SELECTED PASSAGE:
We’ve found some pretty cool spots to tow our Winnebago to that are close to our home base in Florida. This makes it easy to live out that weekend warrior lifestyle and enables us to go camping much more often. In this article, we’ll be sharing some of our favorites.
1. Lion Country Safari KOA Journey
The sound of lions roaring in the distance, rhinos crossing your path, an ostrich curiously tapping on your window … is this the Serengeti? Are we on an African safari? Nope, we’re in Loxahatchee, FL.
Lion Country Safari is a popular attraction in South Florida. Here visitors can get a taste of the wild as they embark on a self-guided tour through wide open spaces that have become home to a great variety of African transplants. Everything from zebras to rhinos, ostriches to water buffalo, lions to gazelles; it’s an exciting excursion from the safety and comfort of your own car.
If the safari isn’t enough, there is a walk-through zoo at the end of the journey. It offers a petting zoo where you can mingle with more familiar mammals: goats! They will let you come right up to them and will nibble kibble out of your hand.
If you enjoy that, head over to the giraffe feeding area where you can get up close and personal with those long-necked grazers and hand them a few leaves yourself!
We’d visited Lion Country Safari several years ago and were very excited to learn there was a campground on location. The campground itself was very well maintained and had a lot of the amenities you come to expect from a KOA. But the best part was waking to the sound of lions roaring for their breakfast. And if you were lucky enough, you might hear the monkeys playing too!
2. Long Point Park Campground
Looking for some spectacular views on a quiet peninsula? Long Point Park in Melbourne Beach, FL, may just be the experience you are looking for.

GIVEN EXERCISE A: According to the camping passage, in which town is Lion Country Safari located?
GIVEN EXERCISE B: Return the section of the camping passage starting with "If you enjoy" and going on through "are looking for.", copied word for word.

RECORDS PROVIDED:

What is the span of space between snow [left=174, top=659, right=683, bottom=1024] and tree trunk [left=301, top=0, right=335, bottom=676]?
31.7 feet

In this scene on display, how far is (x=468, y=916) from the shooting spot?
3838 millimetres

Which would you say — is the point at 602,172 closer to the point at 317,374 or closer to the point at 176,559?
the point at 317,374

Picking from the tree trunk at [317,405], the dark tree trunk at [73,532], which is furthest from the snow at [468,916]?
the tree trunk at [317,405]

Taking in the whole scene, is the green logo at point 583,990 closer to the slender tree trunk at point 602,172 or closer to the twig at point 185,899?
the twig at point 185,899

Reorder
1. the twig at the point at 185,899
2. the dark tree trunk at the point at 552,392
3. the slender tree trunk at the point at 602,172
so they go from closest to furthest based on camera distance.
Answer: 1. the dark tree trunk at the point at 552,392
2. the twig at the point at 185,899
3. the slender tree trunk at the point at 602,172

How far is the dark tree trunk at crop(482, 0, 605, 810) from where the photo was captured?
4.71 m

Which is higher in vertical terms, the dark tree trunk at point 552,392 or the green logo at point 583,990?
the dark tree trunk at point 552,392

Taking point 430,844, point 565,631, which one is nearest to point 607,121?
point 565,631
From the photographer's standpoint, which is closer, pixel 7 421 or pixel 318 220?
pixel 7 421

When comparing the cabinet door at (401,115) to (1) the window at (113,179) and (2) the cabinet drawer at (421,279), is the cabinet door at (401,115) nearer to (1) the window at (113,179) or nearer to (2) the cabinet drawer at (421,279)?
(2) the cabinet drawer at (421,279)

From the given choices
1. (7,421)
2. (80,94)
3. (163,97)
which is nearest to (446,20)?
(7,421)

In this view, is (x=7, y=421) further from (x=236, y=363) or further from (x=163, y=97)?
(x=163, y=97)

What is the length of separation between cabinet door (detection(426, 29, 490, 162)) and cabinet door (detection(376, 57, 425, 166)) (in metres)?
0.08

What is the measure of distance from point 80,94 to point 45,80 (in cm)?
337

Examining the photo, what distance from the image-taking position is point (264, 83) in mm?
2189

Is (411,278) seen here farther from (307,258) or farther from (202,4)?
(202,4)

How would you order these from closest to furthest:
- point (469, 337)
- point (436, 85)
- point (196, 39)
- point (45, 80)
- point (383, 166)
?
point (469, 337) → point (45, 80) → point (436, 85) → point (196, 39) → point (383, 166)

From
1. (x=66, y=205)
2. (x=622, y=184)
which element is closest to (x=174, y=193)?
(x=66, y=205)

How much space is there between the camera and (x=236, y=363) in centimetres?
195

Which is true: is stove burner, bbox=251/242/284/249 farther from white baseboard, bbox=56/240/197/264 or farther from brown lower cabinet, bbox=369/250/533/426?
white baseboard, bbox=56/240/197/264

RIGHT ANSWER A: Loxahatchee, FL.

RIGHT ANSWER B:
If you enjoy that, head over to the giraffe feeding area where you can get up close and personal with those long-necked grazers and hand them a few leaves yourself!
We’d visited Lion Country Safari several years ago and were very excited to learn there was a campground on location. The campground itself was very well maintained and had a lot of the amenities you come to expect from a KOA. But the best part was waking to the sound of lions roaring for their breakfast. And if you were lucky enough, you might hear the monkeys playing too!
2. Long Point Park Campground
Looking for some spectacular views on a quiet peninsula? Long Point Park in Melbourne Beach, FL, may just be the experience you are looking for.